The supported type mappings are:

Fluss TypeJava Type
INTInteger
BIGINTLong
STRINGString
BOOLEANBoolean
FLOATFloat
DOUBLEDouble
DECIMALBigDecimal
DATELocalDate
TIMELocalTime
TIMESTAMPLocalDateTime
TIMESTAMP_LTZInstant
BINARY / BYTESbyte[]

Writing Data

Append Writer

For append-only tables (Log tables), use TypedAppendWriter.

TablePath path = TablePath.of("my_db", "users_log");
try (Table table = conn.getTable(path)) {
TypedAppendWriter<User> writer = table.newAppend().createTypedWriter(User.class);

writer.append(new User(1, "Alice", 30));
writer.append(new User(2, "Bob", 25));

writer.flush();
}

Upsert Writer

For primary key tables, use TypedUpsertWriter.

TablePath path = TablePath.of("my_db", "users_pk");
try (Table table = conn.getTable(path)) {
TypedUpsertWriter<User> writer = table.newUpsert().createTypedWriter(User.class);

// Insert or Update
writer.upsert(new User(1, "Alice", 31));

// Delete
writer.delete(new User(1, null, null)); // Only PK fields are needed for delete

writer.flush();
}

Partial Updates

You can perform partial updates by specifying the columns to update.

// Update only 'name' and 'age' for the user with id 1
Upsert upsert = table.newUpsert().partialUpdate("name", "age");
TypedUpsertWriter<User> writer = upsert.createTypedWriter(User.class);

User partialUser = new User();
partialUser.id = 1;
partialUser.name = "Alice Updated";
partialUser.age = 32;

writer.upsert(partialUser);
writer.flush();

Reading Data

Use TypedLogScanner to read data as POJOs.

Scan scan = table.newScan();
TypedLogScanner<User> scanner = scan.createTypedLogScanner(User.class);

try (CloseableIterator<TypedScanRecord<User>> iterator = scanner.subscribeFromBeginning()) {
while (iterator.hasNext()) {
TypedScanRecord<User> record = iterator.next();
ChangeType changeType = record.getChangeType();
User user = record.getValue();

System.out.println(changeType + ": " + user);
}
}

Projections

You can also use projections with the Typed API. The POJO fields that are not part of the projection will be null.
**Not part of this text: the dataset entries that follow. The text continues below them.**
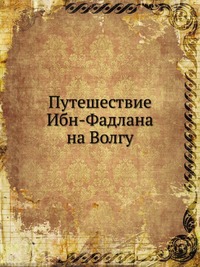 Путешествие Ибн-Фадлана на Волгу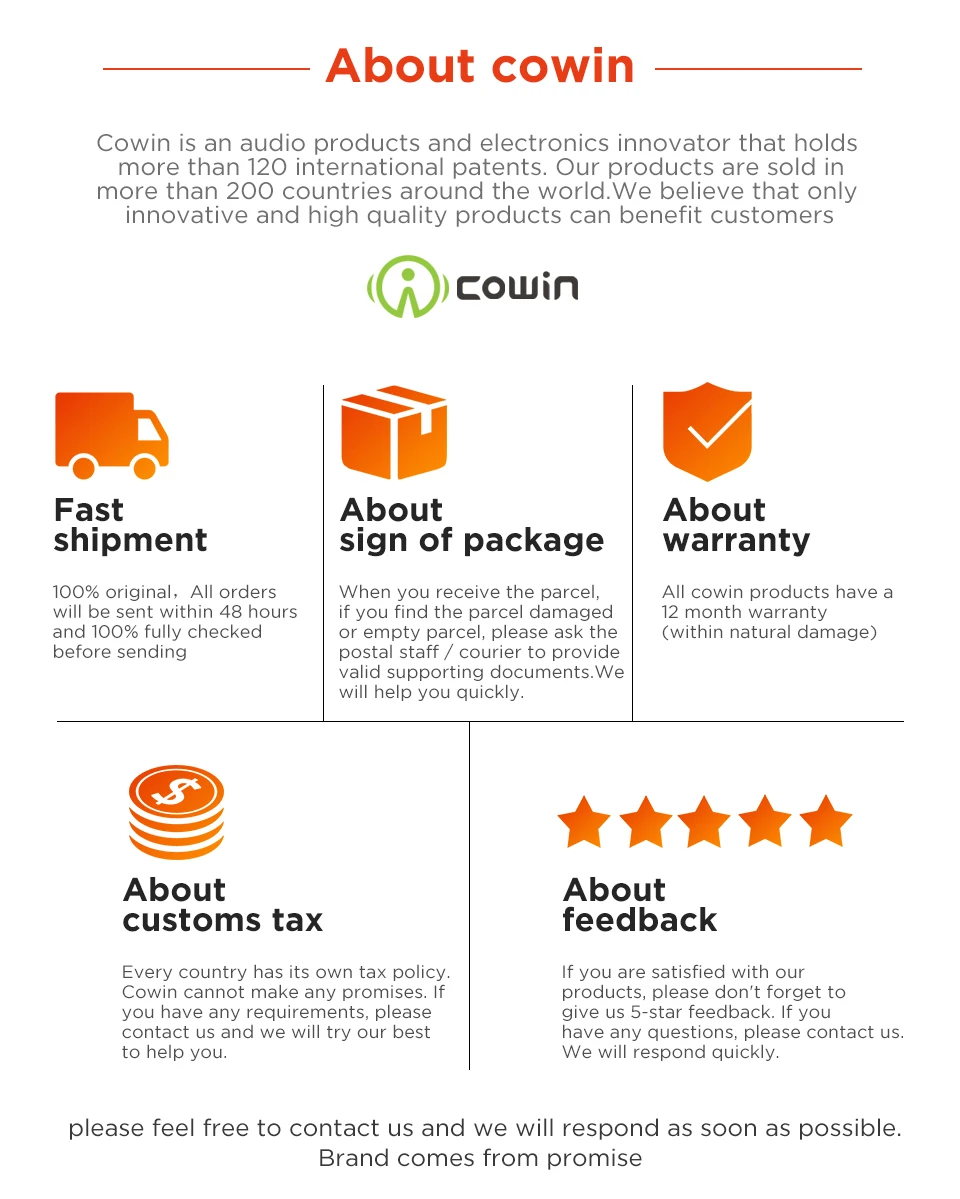 About cowin

Cowin is an audio products and electronics innovator that holds more than 120 international patents. Our products are sold in more than 200 countries around the world.We believe that only innovative and high quality products can benefit customers

cowin

Fast shipment

100% original，All orders will be sent within 48 hours and 100% fully checked before sending

About sign of package

When you receive the parcel, if you find the parcel damaged or empty parcel, please ask the postal staff / courier to provide valid supporting documents.We will help you quickly.

About warranty

All cowin products have a 12 month warranty (within natural damage)

About customs tax

Every country has its own tax policy. Cowin cannot make any promises. If you have any requirements, please contact us and we will try our best to help you.

About feedback

If you are satisfied with our products, please don't forget to give us 5-star feedback. If you have any questions, please contact us. We will respond quickly.

please feel free to contact us and we will respond as soon as possible.
Brand comes from promise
// Only read 'id' and 'name'
TypedLogScanner<User> scanner = table.newScan()
.project("id", "name")
.createTypedLogScanner(User.class);

Lookups

For primary key tables, you can perform lookups using a POJO that represents the primary key.

// Define a POJO for the key
public class UserId {
public Integer id;

public UserId(Integer id) { this.id = id; }
}

// Create a TypedLookuper
TypedLookuper<UserId> lookuper = table.newLookup().createTypedLookuper(UserId.class);

// Perform lookup
CompletableFuture<LookupResult> resultFuture = lookuper.lookup(new UserId(1));
LookupResult result = resultFuture.get();

if (result != null) {
// Convert the result row back to a User POJO if needed
// Note: You might need a RowToPojoConverter for this part if you want the full User object
// or you can access fields from the InternalRow directly.
}

Performance Considerations

While the Typed API offers convenience and type safety, it involves an additional layer of conversion between your POJOs and Fluss's internal binary row format (InternalRow). This conversion process (serialization and deserialization) introduces CPU overhead.

Benchmarks indicate that using the Typed API can be roughly 2x slower than using the InternalRow API directly for both writing and reading operations.

Recommendation:

  • Use the Typed API for ease of use, rapid development, and when type safety is preferred over raw performance.
  • Use the InternalRow API for high-throughput, latency-sensitive applications where performance is critical.